Marketo Activity Ingestion - Understanding Behaviour of bulk extract | Community
Skip to main content
DJ_Erraballi
Level 2
June 17, 2020
Solved

Marketo Activity Ingestion - Understanding Behaviour of bulk extract

  • June 17, 2020
  • 3 replies
  • 6179 views

Hi there, 


got a multiparter question: 

Question #1 

 

I am currently debugging some issues with our Marketo activity feeds. Noticed recently that we obtained an activity from marketo that looked like this: 

 

result = {OrderedDict: 8}  
'marketoGUID' = {str} '149877905'
'leadId' = {str} '3173901'
'activityDate' = {str} '2020-06-05T23:08:07Z'
'activityTypeId' = {str} '1'
'campaignId' = {NoneType} None
'primaryAttributeValueId' = {str} '31707'
'primaryAttributeValue' = {str} 'www.multicare.org/photos/'
'attributes' = {NoneType} None 

 This landing page activity didn't have the attributes set entirely. (This is where i am usually obtaining the web page url, referral url if present, etc.). Is this expected to occur? Been ingesting landing page activities since 2019 for multiple clients and this is the first time we have come across the above so wondering if it somethign that is likely to occur again.

Currently: not only do we depend on attributes to be set, we also depend on 'Webpage URL' to be set on the attributes field in order to properly report on data in marketo. 


 

Question #2

 

It appears that we are actually missing some data in our extract from marketo, and it is possible that we may need to tweak our strategy.

 

Currently we execute a bulk extract with a start date a couple minutes before our most recent known stored activity. If we look at each extract as a slice, currently we are guaranteed to include every single time slice that is possible in our extracts. 

 

Where i am worried, if i query something like (dummy values): 


startAt: 3:00pm 

endAt: 4:00pm

at 4:01pm. i would get a set of activities that is DIFFERENT

than if made the same query at 4:16pm. (This is my current working theory for why it appears there are activities missing). 

Is it possible that marketo can add out of order activities (with activity dates in a past time range)? If so is there a recommended buffer to add to our start_at time period, to ensure we don't miss any activities? Also how long after a time range has elapsed could activities be added to that time range? 

This post is no longer active and is closed to new replies. Need help? Start a new post to ask your question.
Best answer by SanfordWhiteman

Yep understood, seems like there isn't gonna be an easy way to recapture missed ones regularly without hitting our export quota. One option is to query historic 28 day ranges on a once per day basis, but i'm too scared to hit export quotas for the clients.

 

Do a best effort, and hope those late-add activities weren't form submissions :/. 


Yeah, it's almost impossible to solve this. You do have to be aware of it, though: any dashboard is necessarily frozen in time and under some circumstances might be showing you a minority of the activities that would be shown if you re-downloaded later. For example, if you accidentally no-tracked a link, it wouldn't associate people's Munchkin sessions. Then in the future, a tracked link would associate the session and replay all their old activities.

_____

- _What you need to do_
1. Answer these questions from the Marketo forum thread:
(a) What value does 'activityTypeId' have in the activity shown?
(b) How far before the most recent stored activity does the bulk extract's start date currently sit?
(c) How often, and over what length of historic range, does the option in the later reply propose querying?
2. List every field name in the activity record shown in the Marketo forum thread.

- _Data provided_
_____

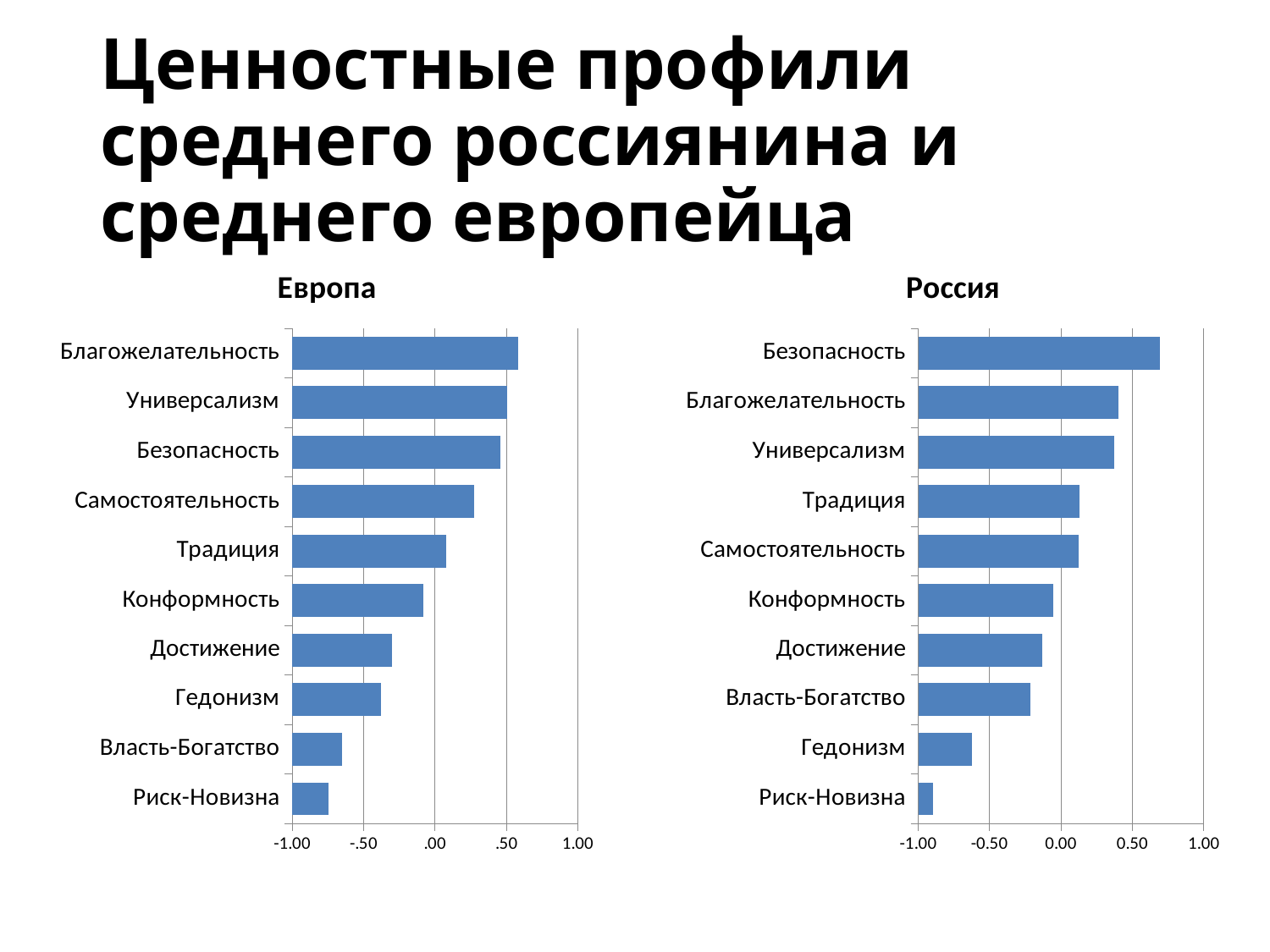
In the "Европа" chart, which category has the lowest value? Риск-Новизна In the "Россия" chart, is the value for Гедонизм greater or less than -0.50? less What kind of chart is the "Европа" chart? bar chart How many categories are shown in the "Россия" chart? 10 In the "Россия" chart, which is larger: the value for Власть-Богатство or the value for Гедонизм? Власть-Богатство In the "Европа" chart, is the value for Власть-Богатство greater or less than -.50? less In the "Европа" chart, which category has the highest value? Благожелательность What are the titles of the two charts on the slide? Европа and Россия In the "Россия" chart, is the value for Безопасность greater or less than 0.50? greater In the "Россия" chart, which category has the highest value? Безопасность In the "Россия" chart, which category has the lowest value? Риск-Новизна In the "Европа" chart, which is larger: the value for Самостоятельность or the value for Традиция? Самостоятельность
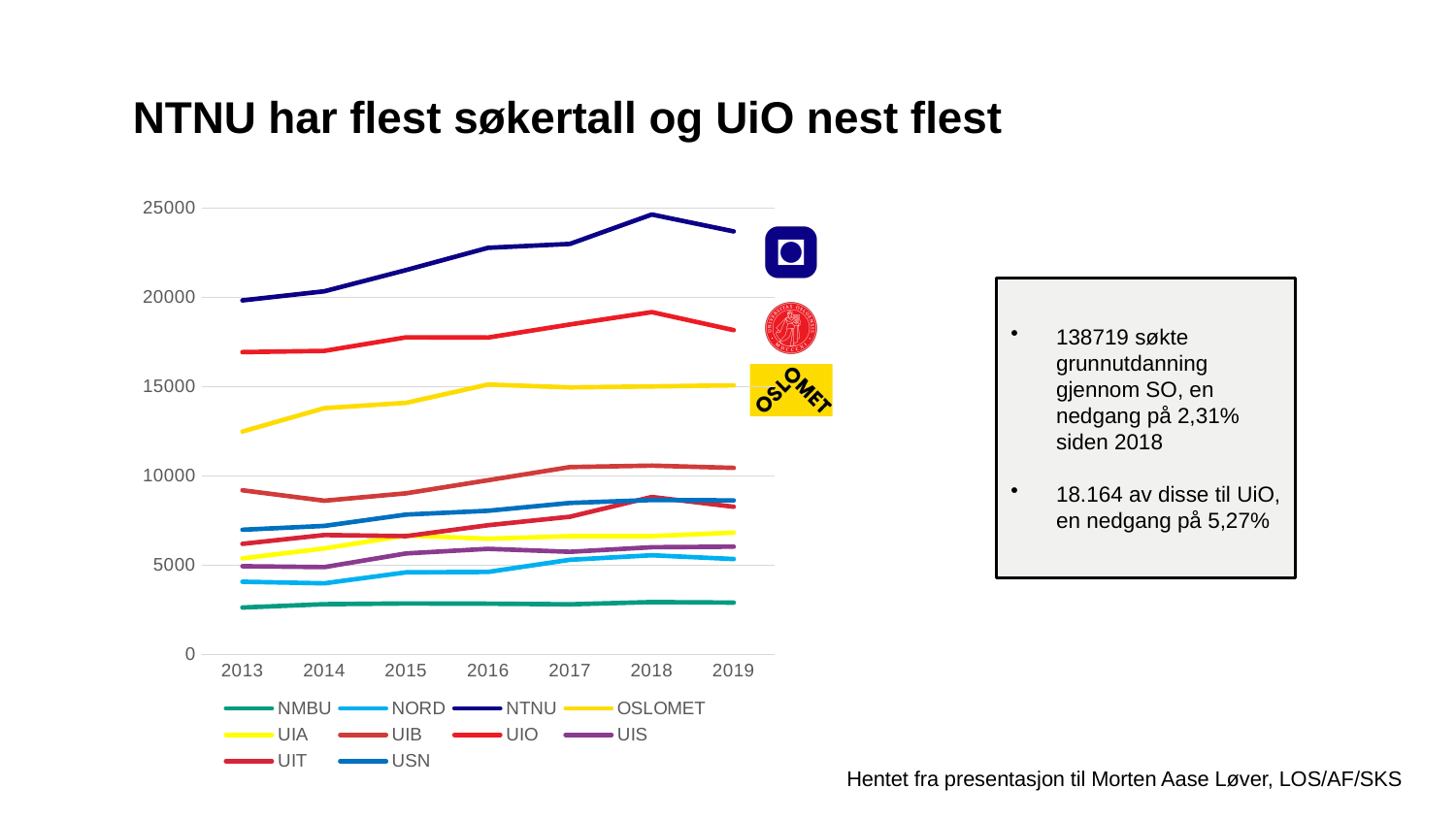
Is the value for UIO in 2013 greater or less than 20000? less What kind of chart is shown on the slide? line chart What is the title of the slide? NTNU har flest søkertall og UiO nest flest Does the NTNU line rise or fall from 2013 to 2018? rise Is the value for OSLOMET in 2013 greater or less than 10000? greater Which institution has the highest number of applicants in 2019? NTNU How many series does the legend list? 10 Which institution has the lowest number of applicants in 2019? NMBU Is the value for NMBU in 2019 greater or less than 5000? less How many years are shown on the x axis? 7 Which is larger in 2019, the value for UIB or the value for USN? UIB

_____

- _Results_
1.
(a) '1'
(b) A couple of minutes before it.
(c) Once per day, over historic 28-day ranges.

2. marketoGUID, leadId, activityDate, activityTypeId, campaignId, primaryAttributeValueId, primaryAttributeValue, attributes